Translating the Words Used in Machine Learning into Human Language

2017 December 7

by Richard N. Landers

Previous Post:	I-O Psychologists That Have Published in Science or Nature
Next Post:	A Complete Course for Social Scientists on Data Science Using R

When trying to learn about machine learning, one of the biggest initial hurdles for social scientists, or even traditional statisticians, are the differences in terminology. The gap between the way social scientists talk about statistical concepts and the way machine learning experts talk about the same concepts is so vast that many social scientists do not even realize that they are running statistical analyses that involve machine learning! You may be using machine learning and not even realize it! So here’s a glossary to convert words you see into machine learning into words you already know.

Importantly, I’ve written these in an order where the build on each other. So you might start reading from the top and then just stop whenever it’s gone over your head… because it’s just going to get worse!

algorithm: Any carefully defined step by step process that converts inputs into outputs. When you run an ANOVA in SPSS, you convert raw data (input) into an ANOVA table (output). Thus, you have executed an ANOVA algorithm. When you calculate a mean on pencil and paper by adding numbers together (step 1) and then dividing by the number of items (step 2), you have also executed an algorithm.
learning: Fundamentally, the term “learning” in this context just refers to any procedure that allow you to make predictions about new data given current data. For example, 1-predictor univariate ordinary least squares (OLS) regression allows you to make predictions of y given x. Thus, OLS regression is a learning algorithm. Factor analysis allows you to make predictions of latent categories among your variables. Thus, factor analysis is also a learning algorithm.
statistical learning algorithm: Any statistical procedure that you already know how to do involves a statistical learning algorithm; it enables you to make population predictions from given data by solving a step-by-step mathematical manipulation of a dataset. Regression, factor analysis, cluster analysis, and ANOVA all involve statistical learning.
supervised learning: A learning algorithm with a known DV. Examples of supervised statistical learning algorithms are OLS regression and ANOVA using the formulas you already know.
unsupervised learning: A learning algorithm without a known DV. Examples of unsupervised statistical learning algorithms are exploratory factor analysis, principal components analysis, or cluster analysis.
cost function: When using a learning algorithm, the cost function is the number you’re trying to minimize. In OLS regression, this is the mean square error (i.e., simply speaking, the average difference in y between each observed value and its associated predicted value). When you find the “line of best fit,” you know you have found it because it is the combination of predictor weights for which the cost function is at its lowest possible value given all possible combinations of predictor weights. For example, in y=bx+a where the line of best fit occurs when b = 1.1, then your cost function will produce a higher value when b = 1.0 or b = 1.2. In a sense, minimized cost in this situation occurs at the bottom of a parabola depicting all possible values of b.
regularization: In OLS regression, as the number of predictors approaches (or exceeds) the sample size, R^2 will approach and eventually equal 1. This is because you run out of degrees of freedom; you have a perfectly predictive model because you have enough predictors to model every tiny little variation in y. The problem with that is that in a new sample, you will have nowhere close to that R^2 of 1. To deal with that problem, regularization adds an additional term to the cost function that penalizes model complexity. Literally. It adds to mean square error. It is the sum of mean square error and something else. That additional term is called a regularization term, and there are several different types. There is also a weight associated with that term called a regularization parameter. So if you want a big penalty, that parameter is large, and if you want a small penalty, it approaches 0. In any regularized regression formula, if the regularization parameter is set to to zero, you’re just doing OLS regression (i.e., there is no penalty for model complexity).

**GOAL 1**
According to the machine learning glossary, what is the cost function in OLS regression?
**GOAL 2**
Carry on the machine learning glossary from the point where it stops.

**COLLECTED DATA**
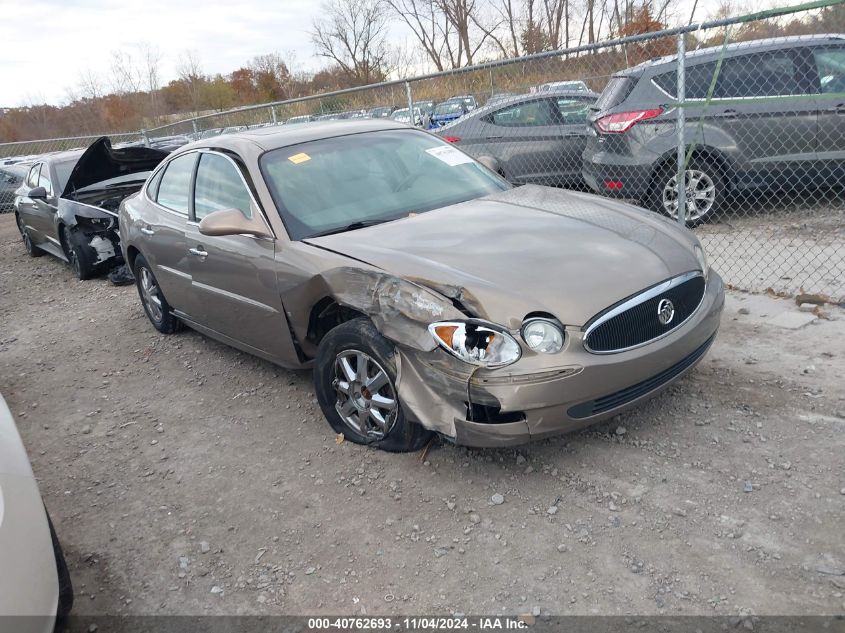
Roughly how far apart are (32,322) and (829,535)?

**EXERCISE OUTPUT 1**
The mean square error.

**EXERCISE OUTPUT 2**
ridge regression: Ridge regression is a type of regularized regression. Instead of solving for the values of b which minimize mean square error, it solves for the values of b which minimize the sum of the mean square error and the squared predictor weights. For example, a ridge regression line of y = 2x + 1 has been optimized to the mean square error plus 4. Thus, for ridge, the sum of squared predictor weights is the regularization term, and the mean square error plus the regularization term is its cost function.
lasso regression: Lasso (really LASSO: least absolute shrinkage and selection operator) regression is another type of regularized regression. Instead of solving for the values of b which minimize mean square error, it solves for the values of b which minimize the sum of the mean square error and the sum of the absolute values of the predictor weights. For example, a lasso regression line of y = 2(x1) – 3(x2) + 1 has been optimized to the mean square error plus 5. Thus, for lasso, the sum of the absolute values of the predictor weights is the regularization term, and the mean square error plus the regularization term is its cost function.
L1 regularization: This is the regularization parameter used in lasso regression: the sum of the absolute values of the predictor weights.
L2 regularization: This is the regularization parameter used in ridge regression: the sum of the squared predictor weights.
elastic net: Elastic net is a type of regularized regression that combines L1 and L2 regularization and allows you to choose how much of each regularization penalty you want to impose. For example, if you set this value to 0.5, you end up penalizing by half the value of the L1 regularization term and half the value of the L2 regularization term. If you set this value to 0.1, you penalize by 90% of the value of the L1 term and 10% of the value of the L2 term.
hyperparameter: These are external settings given to algorithms. In the case of elastic net, the choice of balance between L1 and L2 is an example of a hyperparameter. These are sometimes called tuning parameters.
model tuning: This refers to the testing of multiple hyperparameters given one dataset to determine which most effectively minimizes cost. It is typically done iteratively, e.g., by testing a range of all possible hyperparameter values and choosing the final set of values that minimizes cost.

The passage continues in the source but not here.